How are Identities and Percent Similarities determined?

Identities are the number of matched positions in a pairwise alignment, and Percent Similarity is calculated by expresseing the Identities number as a percentage of the total number of nucleotides aligned.

Is it true that more mismatches result in lower Identities and Scores?

Yes

A mismatch of 61 is shown, what does this mean?

This means there are 61 nucleotide mismatches along the whole match length (not a mismatch length of 61).

What do square brackets around an organism name mean?

Square brackets ([ ]) around a genus typically indicate that the organism name awaits appropriate action by the research community to be transferred to another genus. Square brackets can also indicate a naming issue for example the original record does not carry the current nomenclature for the organism.

How are gaps handled?

A gap counts as a mismatch. BLAST may discontinue the alignment when the diversity in a region is too high, so these mismatches are then not accounted for by BLAST. When in doubt, perform a quick multiple alignment to visualize if BLAST has indeed truncated an alignment prematurely. (Note: Multiple alignments work for this purpose because the multiple alignments are created using an algorithm different from BLAST).

How is the Result field in the ID Report populated?

Often, the Result field in the ID Report field is populated automatically from the identification chosen and specified by the user building the ID report.
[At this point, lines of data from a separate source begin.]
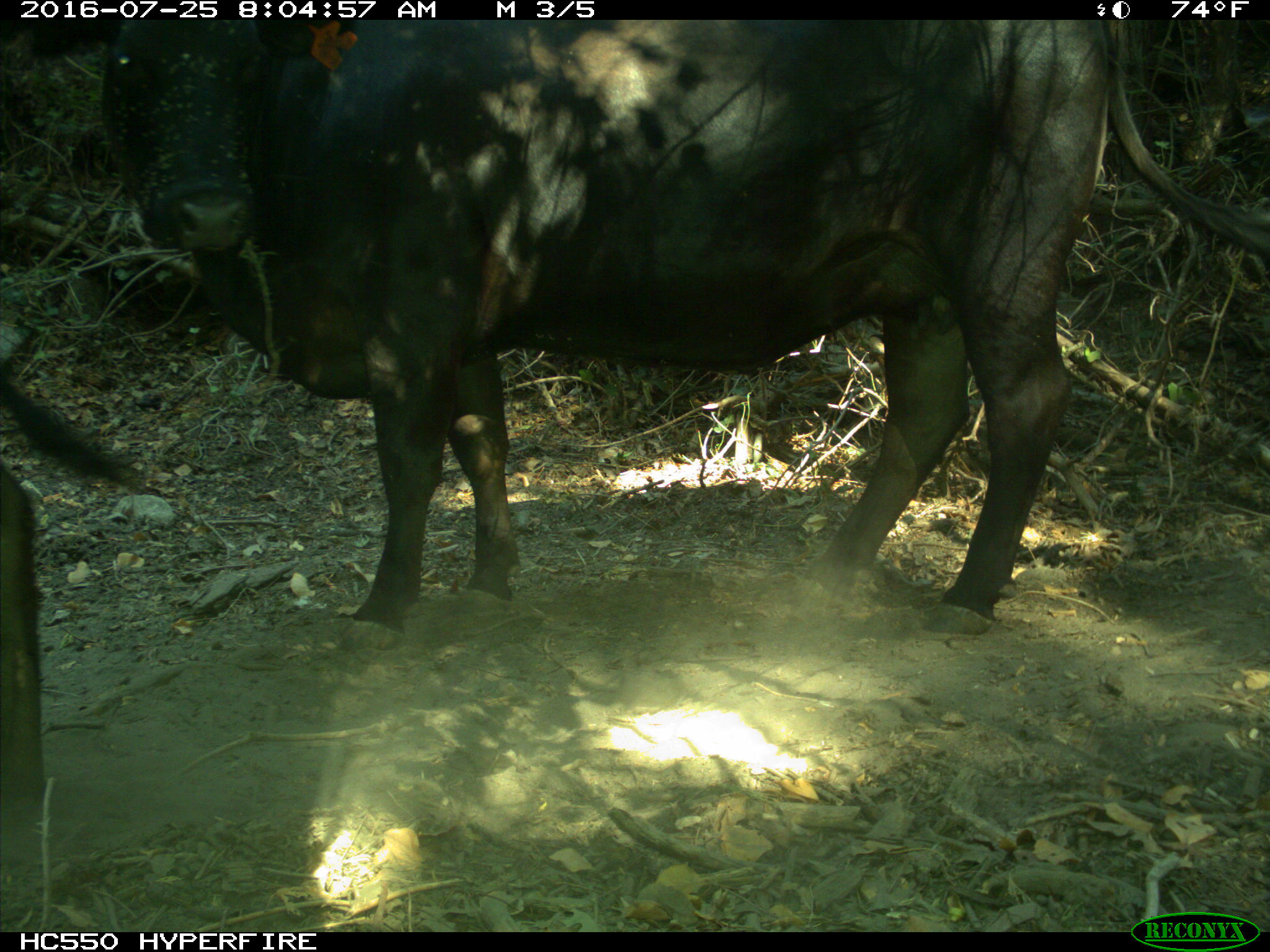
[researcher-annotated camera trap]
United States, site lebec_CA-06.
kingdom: Animalia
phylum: Chordata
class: Mammalia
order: Artiodactyla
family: Bovidae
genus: Bos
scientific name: Bos taurus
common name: domestic cow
The text of the result may be manually edited by an authorized user (e.g. to specify a slash call). This is a field within the database that can be configured to the specific needs of an organization.

What is the difference between searching the IDNS Reference Sequences (blue) and searching the organization's Sample Sequences (red). When/how do an organization's Accessions become References?

The main work area is the red area, where a new sample is added or the sample database is mined e.g. to identify similar cases. The private reference database is optional (blue) and intended to be used if an institution wishes to build its own private reference database of very well-characterized isolates, unusual isolates, isolates of a particular genus of (research) interest, etc. Usually, customers focus on building the sample database (red area) first and then, consider making use of the private reference database as experience grows.

When searching references, what does selecting IUPAC aware do?

If the consensus sequence of an isolate has ambiguous positions in the sequence (e.g. Y, R, K...) perhaps as a result of inter-operon variability in the 16S, each ambiguous position will be counted as a mismatch by BLAST. However, setting the search flag "IUPAC aware" means that no mismatch will be recorded IF the reference sequence contains one of the nucleotide codes which is valid for the IUPAC code present in your sample sequence at that position. IUPAC aware searches take longer to run, due to increased computation of permutations.

When examining nucleotide alignment for differences/similarities what is represented by the various symbols?

The --- symbol(s) indicate no data available at this position for this sequence; the ... symbol(s) indicate a match with the reference at this position; the *** symbol(s)indicate all aligned sequences match at this position.